After all of this talk of limbs torn being torn off, a question naturally arises: does this mean that an owlbear that failed to execute its signature move has failed as a monster, not a predator but a sad bag of hit points, a Chekov’s Gun that never fired? After all, the owlbear is not likely to actually tear a limb off. It needs to score a critical hit against a target it’s hit on the previous turn: even when fighting a couple of owlbears, that’s nowhere near a given. At a glance, this looks like a typical misapplication of goblin dice: a swingy roll with high impact on the game. Multiple rolls throughout the fight improve the situation, making it less of a freak accident if it does happen, but the crucial fact remains: the PCs are the “goblins” whose fate is being decided here.

It is fortunate, then, that the owlbear’s primary contribution to the game is not the loss of limbs. It’s the fear. The “holy shit” moment when the players learn of what the owlbear can do. The tension of every roll. This is what makes it an exceptional monster. The threat is more important than its unlikely fulfillment. The players will pay attention when you put the beast before them.

A mismatched hybrid

The owlbear is a ruse, a contradiction, a beak sewn onto a bear. It’s more akin to a Medusa than, Orcus help you, a random encounter. It is an awkward fit for a game about slaughtering monsters without thought or consequence.

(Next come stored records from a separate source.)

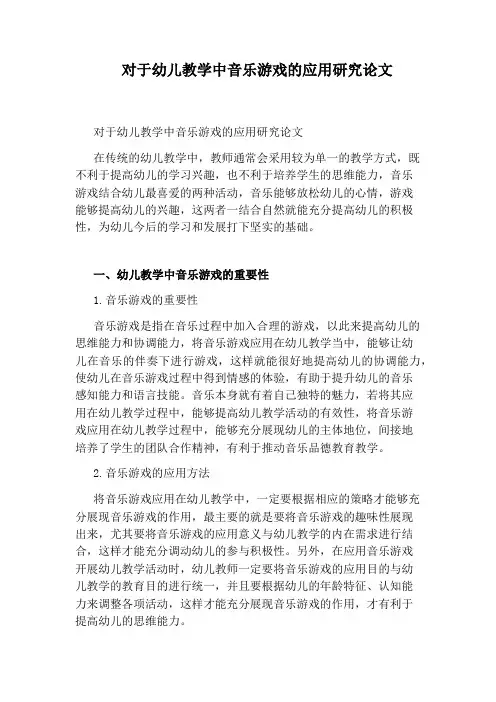 对于幼儿教学中音乐游戏的应用研究论文

对于幼儿教学中音乐游戏的应用研究论文

在传统的幼儿教学中，教师通常会采用较为单一的教学方式，既不利于提高幼儿的学习兴趣，也不利于培养学生的思维能力，音乐游戏结合幼儿最喜爱的两种活动，音乐能够放松幼儿的心情，游戏能够提高幼儿的兴趣，这两者一结合自然就能充分提高幼儿的积极性，为幼儿今后的学习和发展打下坚实的基础。

一、幼儿教学中音乐游戏的重要性

1.音乐游戏的重要性

音乐游戏是指在音乐过程中加入合理的游戏，以此来提高幼儿的思维能力和协调能力，将音乐游戏应用在幼儿教学当中，能够让幼儿在音乐的伴奏下进行游戏，这样就能很好地提高幼儿的协调能力，使幼儿在音乐游戏过程中得到情感的体验，有助于提升幼儿的音乐感知能力和语言技能。音乐本身就有着自己独特的魅力，若将其应用在幼儿教学过程中，能够提高幼儿教学活动的有效性，将音乐游戏应用在幼儿教学过程中，能够充分展现幼儿的主体地位，间接地培养了学生的团队合作精神，有利于推动音乐品德教育教学。

2.音乐游戏的应用方法

将音乐游戏应用在幼儿教学中，一定要根据相应的策略才能够充分展现音乐游戏的作用，最主要的就是要将音乐游戏的趣味性展现出来，尤其要将音乐游戏的应用意义与幼儿教学的内在需求进行结合，这样才能充分调动幼儿的参与积极性。另外，在应用音乐游戏开展幼儿教学活动时，幼儿教师一定要将音乐游戏的应用目的与幼儿教学的教育目的进行统一，并且要根据幼儿的年龄特征、认知能力来调整各项活动，这样才能充分展现音乐游戏的作用，才有利于提高幼儿的思维能力。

But just like its strength as a monster to be fought is not in what it does, but what it could do, its strength as a monster to be dissected is not in what it is, but what it represents. Namely, a meaningful, dramatic scene with multiple clear consequences – an owlbear of a scene, if you will.

It doesn’t really live up to its potential. It creates a new victory condition, but doesn’t allow players to affect it. It creates consequences, even if they’re not fitting for the game. And still. Even though all we found was just a bunch of feathers covered in glue, there had been something there, a pair of huge yellow eyes that blinked once and disappeared into the darkness, making us wonder why we’d fight anything else. Isn’t roleplaying, in a way, just chasing owlbears?

2 thoughts on “The Peculiar Case of the Owlbear in 13th Age

    1. I’ve been considering writing a “Building a Better Owlbear” post. In short, I’d make limb loss explicitly optional, something the GM can enable. Further, I’d make it trigger off the owlbear attacking an unconscious target. Same story, but much more controllable. And ideally, there’d be a couple of such options for prominent monsters, which GM can choose based on the current story and where they want it to go next.